Они дерутся ржавыми оружиями своих врагов на изнуренной почве; их бьют, разумеется, оттого что противники лучше владеют своим оружием и что они дома. И в то же время в довершение бедствий они столько же теряют и на своем поле.
207
Их средства устарели, их знамена истаскались, и не всегда в боях, а больше на банкетах и демонстрациях.
Пора бы, кажется, остановиться и призадуматься, а пуще всего — изучить поглубже современность и перестать с легкомысленной суетностью уверять себя и других в фактах, которых нет, — и отворачиваться от тех, которые есть, да нам не нравятся; пора не принимать больше толпы на демонстрациях за готовое войско, искать глас народный в газетных статьях, писанных самими нами или нашими друзьями, и общественное мнение в тесном кружке приятелей, собирающихся ежедневно для того, чтоб повторять одно и то же.
Как это ни ясно, но горе тому, кто в печальном стану побежденных поднимает такую речь. Маститые революционеры и их ставленники увидят обиду, личность, измену в ней и проглядят трагический характер скорбных признаний, которыми человек отдирает свое сердце от среды, в которой жил, которую любил, но в несвоевременности которой убежден. Они не оценят лиризм иронии и злобы, вырывающийся из груди человека, увидевшего, что он часть жизни шел по ложной дороге и не знает, успеет ли еще своротить на ту, которая его приведет к цели. Они называют «дилетантами» мятежные личности, не делящие их воззрения, неучтивыми гостями, которые не хотят делить тяжелой приуготовительной работы, а спокойно пересуживают сделанное.
Дон-Кихот тоже трудился очень много и совершенно бескорыстно. Приуготовительные труды всех эмиграций состояли в ссорах между собой, в составлении комитетов, в которых повторяли, что победа близка накануне всякого поражения и на другой день после всякого поражения…
Многим кажется, что они, напротив, живут в совершенной праздности, даже в праздности мысли, они не хотят подумать о том, что об них говорят их друзья и что об них говорят их враги. Они довольны собой. Что это за умственная лень, за Vornehmtuerei224[224], за morgue aristocratique225[225], что за сознание своей папской непогрешительности?

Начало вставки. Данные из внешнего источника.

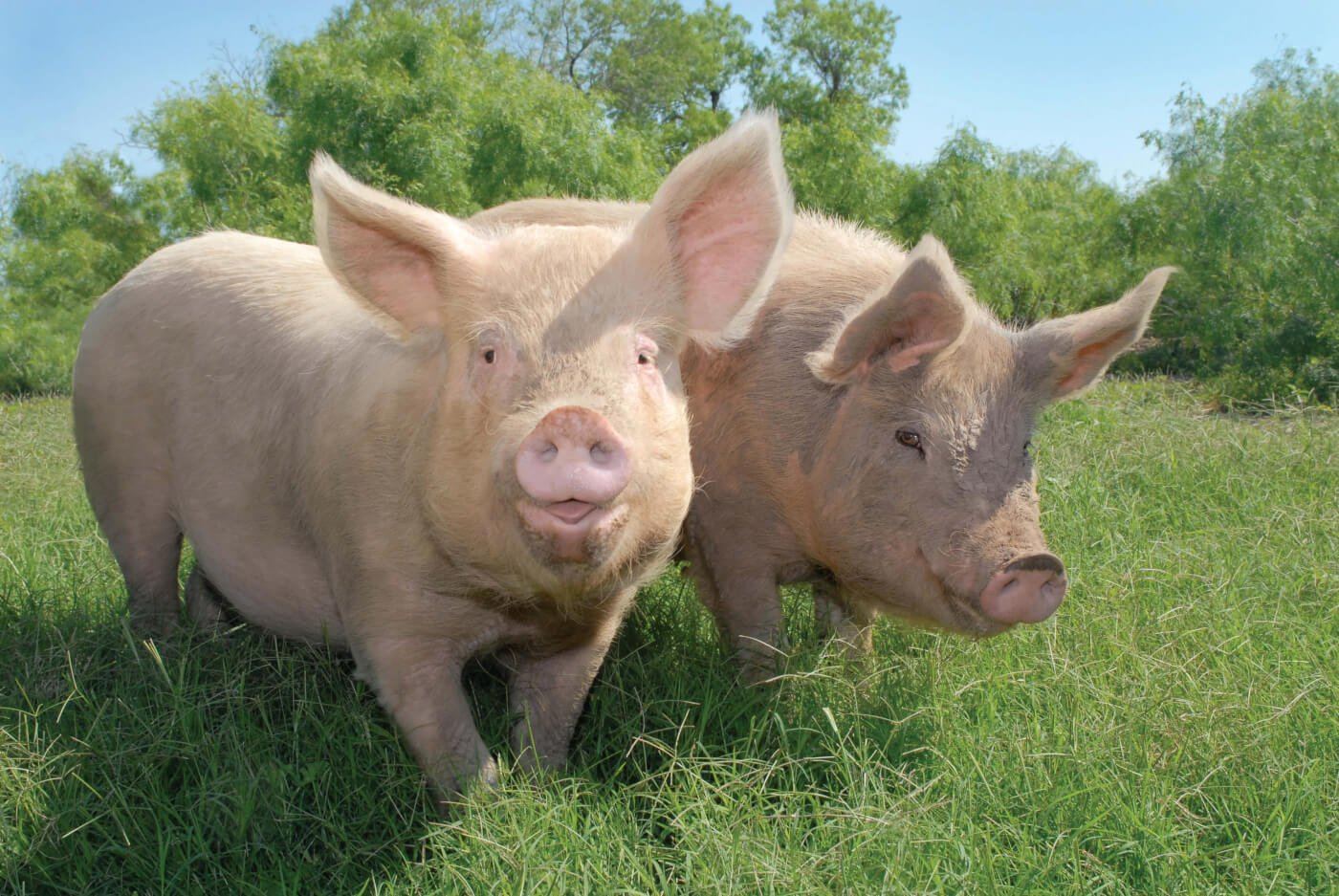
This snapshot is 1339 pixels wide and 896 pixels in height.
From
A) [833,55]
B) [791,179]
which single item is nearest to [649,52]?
[833,55]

Но какая же необходимость говорить именно с этими закоснелыми староверами, тугими на ухо, приросшими как полипы к скале? Они сделали свое, они люди почтенные, у них место в истории — но не сделаться же нам столпниками из учтивости к ним.
Как ни восставай, как ни досадуй, но мы сами принадлежим по жизни, по привычкам, по языку к той же литературно-ученой и политической среде, от которой мы отрекаемся. Теоретический разрыв наш с нею сделать практическим не в нашей воле, мы слишком далеко зашли в этой жизни, чтоб остановить ее. Мы сняли нашу рясу, как Гафис, поседевши в ней, и оттого нам, как Гафису, беспрерывно хочется говорить об этом. Оно и не удивительно. Наше деяние — это именно этот разрыв, и мы остановились на нем, он нам стоил много труда и усилий.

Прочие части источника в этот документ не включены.